*MATERIAL FOR THIS EXERCISE*
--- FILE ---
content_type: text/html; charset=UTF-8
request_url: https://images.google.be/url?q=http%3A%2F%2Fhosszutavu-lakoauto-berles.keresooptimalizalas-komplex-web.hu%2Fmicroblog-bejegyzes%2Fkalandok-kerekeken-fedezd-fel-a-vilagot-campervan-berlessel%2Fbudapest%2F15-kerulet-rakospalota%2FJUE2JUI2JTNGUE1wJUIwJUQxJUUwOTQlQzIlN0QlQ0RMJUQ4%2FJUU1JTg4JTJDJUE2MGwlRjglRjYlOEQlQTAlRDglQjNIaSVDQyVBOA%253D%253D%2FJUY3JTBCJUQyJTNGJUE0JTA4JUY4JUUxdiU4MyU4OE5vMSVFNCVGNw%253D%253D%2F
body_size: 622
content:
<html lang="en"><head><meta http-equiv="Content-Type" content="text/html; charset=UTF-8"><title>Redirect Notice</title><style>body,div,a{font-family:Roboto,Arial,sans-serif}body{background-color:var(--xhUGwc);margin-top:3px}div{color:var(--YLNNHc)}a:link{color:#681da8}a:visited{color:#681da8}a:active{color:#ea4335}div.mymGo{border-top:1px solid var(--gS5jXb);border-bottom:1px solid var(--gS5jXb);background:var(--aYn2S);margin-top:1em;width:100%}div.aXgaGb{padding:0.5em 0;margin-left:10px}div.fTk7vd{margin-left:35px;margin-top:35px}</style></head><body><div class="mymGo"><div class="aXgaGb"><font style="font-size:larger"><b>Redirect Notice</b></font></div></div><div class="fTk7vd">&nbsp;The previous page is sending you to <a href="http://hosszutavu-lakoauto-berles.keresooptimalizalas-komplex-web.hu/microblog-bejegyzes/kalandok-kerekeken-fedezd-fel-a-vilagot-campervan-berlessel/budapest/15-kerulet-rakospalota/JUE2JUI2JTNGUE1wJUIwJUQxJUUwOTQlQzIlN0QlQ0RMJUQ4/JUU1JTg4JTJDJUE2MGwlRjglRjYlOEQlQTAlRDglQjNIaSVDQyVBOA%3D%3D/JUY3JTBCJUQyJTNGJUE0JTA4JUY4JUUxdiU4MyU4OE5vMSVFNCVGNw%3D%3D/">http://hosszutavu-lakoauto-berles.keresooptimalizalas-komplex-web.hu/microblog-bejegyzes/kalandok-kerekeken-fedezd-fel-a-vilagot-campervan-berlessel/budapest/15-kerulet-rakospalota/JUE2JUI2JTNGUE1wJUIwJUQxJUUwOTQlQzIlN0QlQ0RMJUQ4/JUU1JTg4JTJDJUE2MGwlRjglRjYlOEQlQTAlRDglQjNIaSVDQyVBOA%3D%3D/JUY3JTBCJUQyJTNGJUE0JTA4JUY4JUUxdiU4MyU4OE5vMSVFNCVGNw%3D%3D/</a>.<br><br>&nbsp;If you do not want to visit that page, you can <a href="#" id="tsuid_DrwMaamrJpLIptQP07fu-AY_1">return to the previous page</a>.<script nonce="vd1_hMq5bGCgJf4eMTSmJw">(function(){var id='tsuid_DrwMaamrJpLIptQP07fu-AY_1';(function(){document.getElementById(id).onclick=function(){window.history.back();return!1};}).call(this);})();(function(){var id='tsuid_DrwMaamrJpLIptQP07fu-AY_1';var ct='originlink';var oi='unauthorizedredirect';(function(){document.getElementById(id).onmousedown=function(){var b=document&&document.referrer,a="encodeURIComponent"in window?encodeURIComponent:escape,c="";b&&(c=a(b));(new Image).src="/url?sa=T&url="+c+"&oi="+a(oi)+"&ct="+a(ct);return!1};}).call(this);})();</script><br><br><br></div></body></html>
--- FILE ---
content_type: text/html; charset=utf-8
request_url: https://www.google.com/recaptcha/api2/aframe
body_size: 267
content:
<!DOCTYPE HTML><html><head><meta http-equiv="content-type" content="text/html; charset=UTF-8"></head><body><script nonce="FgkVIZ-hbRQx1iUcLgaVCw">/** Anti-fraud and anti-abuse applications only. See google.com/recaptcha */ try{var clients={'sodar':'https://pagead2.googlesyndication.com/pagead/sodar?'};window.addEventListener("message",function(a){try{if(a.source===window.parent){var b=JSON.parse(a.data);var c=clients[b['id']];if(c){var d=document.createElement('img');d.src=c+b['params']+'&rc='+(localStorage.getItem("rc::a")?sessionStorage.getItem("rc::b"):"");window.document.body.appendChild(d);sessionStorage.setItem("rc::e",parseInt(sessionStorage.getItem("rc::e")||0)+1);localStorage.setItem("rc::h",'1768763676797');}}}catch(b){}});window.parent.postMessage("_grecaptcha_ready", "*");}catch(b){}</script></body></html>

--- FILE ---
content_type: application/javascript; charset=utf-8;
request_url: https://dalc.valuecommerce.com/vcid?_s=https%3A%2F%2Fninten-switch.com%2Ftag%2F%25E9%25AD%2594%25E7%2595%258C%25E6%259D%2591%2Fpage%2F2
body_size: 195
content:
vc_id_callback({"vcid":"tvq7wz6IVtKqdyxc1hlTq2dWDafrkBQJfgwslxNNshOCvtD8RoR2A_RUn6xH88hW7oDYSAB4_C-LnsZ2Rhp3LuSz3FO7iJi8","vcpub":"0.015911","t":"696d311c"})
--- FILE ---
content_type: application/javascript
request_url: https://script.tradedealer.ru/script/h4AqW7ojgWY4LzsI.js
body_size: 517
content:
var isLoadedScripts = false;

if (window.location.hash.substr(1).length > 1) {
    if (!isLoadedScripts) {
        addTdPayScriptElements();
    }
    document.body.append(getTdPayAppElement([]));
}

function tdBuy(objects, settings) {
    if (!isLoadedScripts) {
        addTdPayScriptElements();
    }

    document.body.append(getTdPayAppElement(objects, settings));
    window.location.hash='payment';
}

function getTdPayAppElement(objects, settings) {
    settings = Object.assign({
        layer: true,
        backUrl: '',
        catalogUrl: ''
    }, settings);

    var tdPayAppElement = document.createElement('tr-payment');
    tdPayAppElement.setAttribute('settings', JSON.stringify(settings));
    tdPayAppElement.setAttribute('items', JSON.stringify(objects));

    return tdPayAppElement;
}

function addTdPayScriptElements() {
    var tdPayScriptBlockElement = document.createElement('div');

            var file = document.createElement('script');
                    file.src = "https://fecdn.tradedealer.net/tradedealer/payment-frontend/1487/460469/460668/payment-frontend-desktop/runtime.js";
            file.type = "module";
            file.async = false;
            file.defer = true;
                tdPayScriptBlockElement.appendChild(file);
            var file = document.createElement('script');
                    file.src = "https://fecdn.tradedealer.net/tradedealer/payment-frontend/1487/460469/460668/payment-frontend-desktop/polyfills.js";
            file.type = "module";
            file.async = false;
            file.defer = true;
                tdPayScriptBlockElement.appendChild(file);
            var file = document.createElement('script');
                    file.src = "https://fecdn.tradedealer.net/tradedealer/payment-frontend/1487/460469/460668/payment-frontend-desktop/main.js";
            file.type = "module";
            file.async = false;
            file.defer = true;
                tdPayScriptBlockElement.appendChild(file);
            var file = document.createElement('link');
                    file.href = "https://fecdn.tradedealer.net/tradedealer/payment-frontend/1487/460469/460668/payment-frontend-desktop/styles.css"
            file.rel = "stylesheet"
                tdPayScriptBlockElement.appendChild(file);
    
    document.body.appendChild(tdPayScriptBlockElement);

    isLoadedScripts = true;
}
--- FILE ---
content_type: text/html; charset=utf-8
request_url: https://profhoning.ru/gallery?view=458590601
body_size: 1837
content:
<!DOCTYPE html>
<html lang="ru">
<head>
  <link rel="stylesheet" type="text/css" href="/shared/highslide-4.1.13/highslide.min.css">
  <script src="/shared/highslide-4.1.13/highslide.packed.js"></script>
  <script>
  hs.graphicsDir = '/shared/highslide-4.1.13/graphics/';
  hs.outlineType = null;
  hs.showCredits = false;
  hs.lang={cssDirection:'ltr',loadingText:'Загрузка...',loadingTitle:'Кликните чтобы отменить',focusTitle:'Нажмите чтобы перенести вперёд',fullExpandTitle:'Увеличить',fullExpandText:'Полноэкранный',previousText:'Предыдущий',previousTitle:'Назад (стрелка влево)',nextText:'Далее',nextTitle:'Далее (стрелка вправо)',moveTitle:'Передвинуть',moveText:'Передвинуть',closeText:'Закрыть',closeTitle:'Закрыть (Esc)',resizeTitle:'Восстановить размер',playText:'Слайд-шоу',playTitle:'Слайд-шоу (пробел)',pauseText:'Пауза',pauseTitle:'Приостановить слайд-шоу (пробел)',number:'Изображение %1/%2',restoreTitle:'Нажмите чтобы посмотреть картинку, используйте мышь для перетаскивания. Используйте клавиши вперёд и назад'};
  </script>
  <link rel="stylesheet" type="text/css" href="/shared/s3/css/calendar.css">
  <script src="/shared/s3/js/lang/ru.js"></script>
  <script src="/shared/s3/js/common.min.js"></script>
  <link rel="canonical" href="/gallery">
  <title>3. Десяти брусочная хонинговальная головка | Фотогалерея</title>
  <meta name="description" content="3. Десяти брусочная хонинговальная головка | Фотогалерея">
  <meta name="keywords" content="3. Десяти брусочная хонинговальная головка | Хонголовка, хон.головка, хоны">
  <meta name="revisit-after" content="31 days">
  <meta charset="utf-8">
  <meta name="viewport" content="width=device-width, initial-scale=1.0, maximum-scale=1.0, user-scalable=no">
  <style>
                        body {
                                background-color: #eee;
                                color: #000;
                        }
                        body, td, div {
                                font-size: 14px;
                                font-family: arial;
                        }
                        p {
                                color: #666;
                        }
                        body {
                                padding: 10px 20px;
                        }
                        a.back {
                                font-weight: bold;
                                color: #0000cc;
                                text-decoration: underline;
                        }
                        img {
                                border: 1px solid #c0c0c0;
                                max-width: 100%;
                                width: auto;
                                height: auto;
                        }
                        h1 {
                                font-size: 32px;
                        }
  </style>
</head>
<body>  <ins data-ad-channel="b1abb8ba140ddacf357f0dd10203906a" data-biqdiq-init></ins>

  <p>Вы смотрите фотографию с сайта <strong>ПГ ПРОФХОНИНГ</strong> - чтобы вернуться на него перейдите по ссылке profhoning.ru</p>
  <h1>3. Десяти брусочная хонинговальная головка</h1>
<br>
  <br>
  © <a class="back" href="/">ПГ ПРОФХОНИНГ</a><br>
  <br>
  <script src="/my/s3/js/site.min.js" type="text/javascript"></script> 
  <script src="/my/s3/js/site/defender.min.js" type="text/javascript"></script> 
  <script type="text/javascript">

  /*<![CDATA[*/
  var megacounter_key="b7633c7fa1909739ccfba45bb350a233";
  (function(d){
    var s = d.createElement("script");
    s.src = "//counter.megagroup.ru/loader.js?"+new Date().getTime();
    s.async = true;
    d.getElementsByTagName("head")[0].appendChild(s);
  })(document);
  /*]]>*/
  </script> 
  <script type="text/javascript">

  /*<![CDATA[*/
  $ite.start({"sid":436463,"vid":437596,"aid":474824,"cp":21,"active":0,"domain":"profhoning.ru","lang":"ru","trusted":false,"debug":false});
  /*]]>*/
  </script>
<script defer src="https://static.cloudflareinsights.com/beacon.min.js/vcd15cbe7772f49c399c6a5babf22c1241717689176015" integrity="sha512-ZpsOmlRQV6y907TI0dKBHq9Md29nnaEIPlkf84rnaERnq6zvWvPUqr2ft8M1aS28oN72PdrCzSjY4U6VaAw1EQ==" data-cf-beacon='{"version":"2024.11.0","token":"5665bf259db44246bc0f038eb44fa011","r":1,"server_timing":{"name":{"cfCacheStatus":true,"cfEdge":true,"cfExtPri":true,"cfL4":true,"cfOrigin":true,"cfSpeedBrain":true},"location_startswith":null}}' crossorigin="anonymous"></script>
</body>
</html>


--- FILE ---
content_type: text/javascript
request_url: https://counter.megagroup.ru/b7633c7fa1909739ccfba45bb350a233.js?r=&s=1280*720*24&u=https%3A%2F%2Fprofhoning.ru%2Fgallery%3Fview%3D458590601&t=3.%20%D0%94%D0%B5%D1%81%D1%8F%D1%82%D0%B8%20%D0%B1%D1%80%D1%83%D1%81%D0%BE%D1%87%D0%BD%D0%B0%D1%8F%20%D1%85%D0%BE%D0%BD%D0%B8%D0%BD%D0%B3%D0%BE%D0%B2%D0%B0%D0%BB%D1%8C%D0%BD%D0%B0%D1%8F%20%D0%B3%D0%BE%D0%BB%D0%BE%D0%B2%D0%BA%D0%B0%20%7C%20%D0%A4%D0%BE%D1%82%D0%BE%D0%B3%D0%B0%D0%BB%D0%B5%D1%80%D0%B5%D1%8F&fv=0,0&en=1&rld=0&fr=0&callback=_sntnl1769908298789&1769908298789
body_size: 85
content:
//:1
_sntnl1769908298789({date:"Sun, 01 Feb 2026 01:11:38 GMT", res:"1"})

*WHAT YOU NEED TO DO*
Using the records above, set down exactly the lines from the one with "s.async = true;" through the one with "content_type: text/javascript", inclusive, and nothing more.

*EXERCISE SOLUTION*
    s.async = true;
    d.getElementsByTagName("head")[0].appendChild(s);
  })(document);
  /*]]>*/
  </script> 
  <script type="text/javascript">

  /*<![CDATA[*/
  $ite.start({"sid":436463,"vid":437596,"aid":474824,"cp":21,"active":0,"domain":"profhoning.ru","lang":"ru","trusted":false,"debug":false});
  /*]]>*/
  </script>
<script defer src="https://static.cloudflareinsights.com/beacon.min.js/vcd15cbe7772f49c399c6a5babf22c1241717689176015" integrity="sha512-ZpsOmlRQV6y907TI0dKBHq9Md29nnaEIPlkf84rnaERnq6zvWvPUqr2ft8M1aS28oN72PdrCzSjY4U6VaAw1EQ==" data-cf-beacon='{"version":"2024.11.0","token":"5665bf259db44246bc0f038eb44fa011","r":1,"server_timing":{"name":{"cfCacheStatus":true,"cfEdge":true,"cfExtPri":true,"cfL4":true,"cfOrigin":true,"cfSpeedBrain":true},"location_startswith":null}}' crossorigin="anonymous"></script>
</body>
</html>


--- FILE ---
content_type: text/javascript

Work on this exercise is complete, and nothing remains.